Page excerpt -
****
Setting Up and Increasing Your Emergency Fund
If you haven’t already done so, you need to set aside at least 3 to 6 months of expenses of liquid cash to serve as a safety buffer against any sudden loss of income or emergency cash requirements. If you already have an emergency fund, you would have to increase it as your monthly expenses would be increased due to the new child. This is especially important if you are shifting to a single income household. The risks are increased as there is only one breadwinner.
Review Insurance Requirements
Contrary to common belief, life insurance for the baby is not necessary at this point as the baby is generally healthy and the family does not depend on the child for income. The idea of life insurance is that should any unfortunate event happen to the insured, the dependents would still have money to survive on. Therefore, it is most important to get life insurance and possibility disability insurance on the parent who is working.
When the child comes into the family, the existing insurance policies would have to be reviewed. Firstly, the amount insured will no longer be enough to cover the household as there is a new child. Secondly, one parent may stop working, so the amount insured on the sole income earner has to be increased as well. Thirdly, the insurance does not just cover for the living expenses of the beneficiaries, but should also cover for higher education costs of the child in future. You will also have to review and update the beneficiaries on existing insurance policies. To increase the existing insured amount, the most affordable way is to get a term insurance plan on top of the current existing policies.
While life insurance is not required for the child, medical or healthcare insurance is recommended. Check with your medical insurance provider to see if they allow you to add your child to your current health insurance plan or if you need to take out a separate plan altogether for your child.
****
Work instructions - In the page excerpt, what is the most affordable way to increase the existing insured amount?

Data section -
****
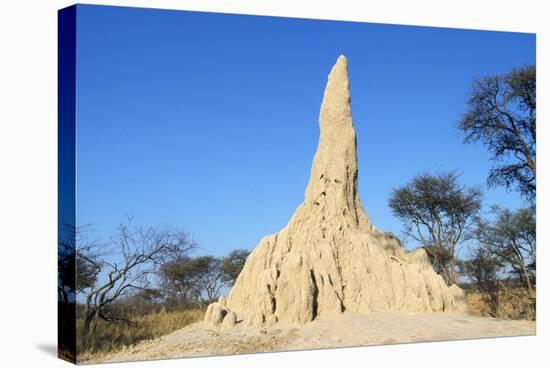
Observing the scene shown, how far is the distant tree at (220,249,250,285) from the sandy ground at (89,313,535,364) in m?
1.03

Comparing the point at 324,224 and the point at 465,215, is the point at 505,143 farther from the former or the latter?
the point at 324,224

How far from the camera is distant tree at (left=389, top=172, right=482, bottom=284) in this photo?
62.2 feet

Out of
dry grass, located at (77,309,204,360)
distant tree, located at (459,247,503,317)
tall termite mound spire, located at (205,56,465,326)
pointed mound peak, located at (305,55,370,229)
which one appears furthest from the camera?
A: distant tree, located at (459,247,503,317)

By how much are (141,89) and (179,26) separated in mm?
1180

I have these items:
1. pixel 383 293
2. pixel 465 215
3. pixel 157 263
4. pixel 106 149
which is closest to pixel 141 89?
pixel 106 149

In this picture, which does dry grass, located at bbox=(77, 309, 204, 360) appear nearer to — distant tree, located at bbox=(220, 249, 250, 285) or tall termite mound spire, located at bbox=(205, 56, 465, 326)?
****
Written answer - Getting a term insurance plan on top of the current existing policies.